=== Available data ===

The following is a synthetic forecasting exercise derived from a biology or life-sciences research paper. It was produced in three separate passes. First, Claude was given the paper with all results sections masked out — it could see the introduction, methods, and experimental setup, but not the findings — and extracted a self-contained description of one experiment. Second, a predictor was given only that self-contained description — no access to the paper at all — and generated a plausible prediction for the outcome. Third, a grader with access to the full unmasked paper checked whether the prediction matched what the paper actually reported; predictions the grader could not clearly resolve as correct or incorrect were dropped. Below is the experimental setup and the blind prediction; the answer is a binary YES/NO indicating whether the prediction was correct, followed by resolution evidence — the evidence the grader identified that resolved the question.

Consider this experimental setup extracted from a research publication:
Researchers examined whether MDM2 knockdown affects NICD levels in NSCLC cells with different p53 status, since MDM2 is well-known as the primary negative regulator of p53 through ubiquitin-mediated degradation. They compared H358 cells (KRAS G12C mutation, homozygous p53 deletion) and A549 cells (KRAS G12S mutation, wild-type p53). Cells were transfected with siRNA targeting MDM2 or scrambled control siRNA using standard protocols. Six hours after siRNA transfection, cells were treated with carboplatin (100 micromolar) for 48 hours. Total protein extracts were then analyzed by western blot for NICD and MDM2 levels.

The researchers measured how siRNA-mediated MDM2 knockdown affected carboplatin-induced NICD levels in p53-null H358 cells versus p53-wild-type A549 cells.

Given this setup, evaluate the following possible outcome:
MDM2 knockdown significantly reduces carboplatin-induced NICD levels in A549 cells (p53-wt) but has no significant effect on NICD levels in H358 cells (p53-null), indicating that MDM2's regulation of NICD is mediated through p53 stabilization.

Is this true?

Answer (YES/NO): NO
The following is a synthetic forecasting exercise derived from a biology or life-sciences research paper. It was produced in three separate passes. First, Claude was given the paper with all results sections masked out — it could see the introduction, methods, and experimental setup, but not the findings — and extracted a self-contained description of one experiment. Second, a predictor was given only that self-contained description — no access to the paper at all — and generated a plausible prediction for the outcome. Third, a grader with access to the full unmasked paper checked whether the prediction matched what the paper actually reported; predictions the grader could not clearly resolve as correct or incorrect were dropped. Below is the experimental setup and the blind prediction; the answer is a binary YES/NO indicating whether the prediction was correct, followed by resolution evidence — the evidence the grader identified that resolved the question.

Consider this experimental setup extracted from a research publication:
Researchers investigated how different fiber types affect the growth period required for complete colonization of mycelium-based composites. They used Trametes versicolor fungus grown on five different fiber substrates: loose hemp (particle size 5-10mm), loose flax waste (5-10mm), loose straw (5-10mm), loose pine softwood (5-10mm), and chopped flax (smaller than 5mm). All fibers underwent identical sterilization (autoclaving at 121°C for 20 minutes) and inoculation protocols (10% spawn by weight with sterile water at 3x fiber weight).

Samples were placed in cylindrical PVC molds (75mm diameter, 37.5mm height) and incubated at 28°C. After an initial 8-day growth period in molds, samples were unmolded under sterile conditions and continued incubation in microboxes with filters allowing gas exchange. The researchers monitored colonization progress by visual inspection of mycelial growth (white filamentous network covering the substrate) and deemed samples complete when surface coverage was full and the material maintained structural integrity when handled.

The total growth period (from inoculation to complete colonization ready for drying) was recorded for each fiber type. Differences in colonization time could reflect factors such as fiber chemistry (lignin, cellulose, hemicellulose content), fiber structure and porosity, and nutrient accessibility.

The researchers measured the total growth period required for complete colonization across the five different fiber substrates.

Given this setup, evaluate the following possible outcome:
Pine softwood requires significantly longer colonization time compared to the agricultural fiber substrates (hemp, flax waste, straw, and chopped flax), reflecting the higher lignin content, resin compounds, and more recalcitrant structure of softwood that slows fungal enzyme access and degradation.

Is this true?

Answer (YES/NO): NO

===

Taking the listing above as the source, transcribe only the lines starting at the line with "The researchers measured how" and going through the line with "MDM2 knockdown significantly", unaltered and with both ends included.

__Completed exercise__
The researchers measured how siRNA-mediated MDM2 knockdown affected carboplatin-induced NICD levels in p53-null H358 cells versus p53-wild-type A549 cells.

Given this setup, evaluate the following possible outcome:
MDM2 knockdown significantly reduces carboplatin-induced NICD levels in A549 cells (p53-wt) but has no significant effect on NICD levels in H358 cells (p53-null), indicating that MDM2's regulation of NICD is mediated through p53 stabilization.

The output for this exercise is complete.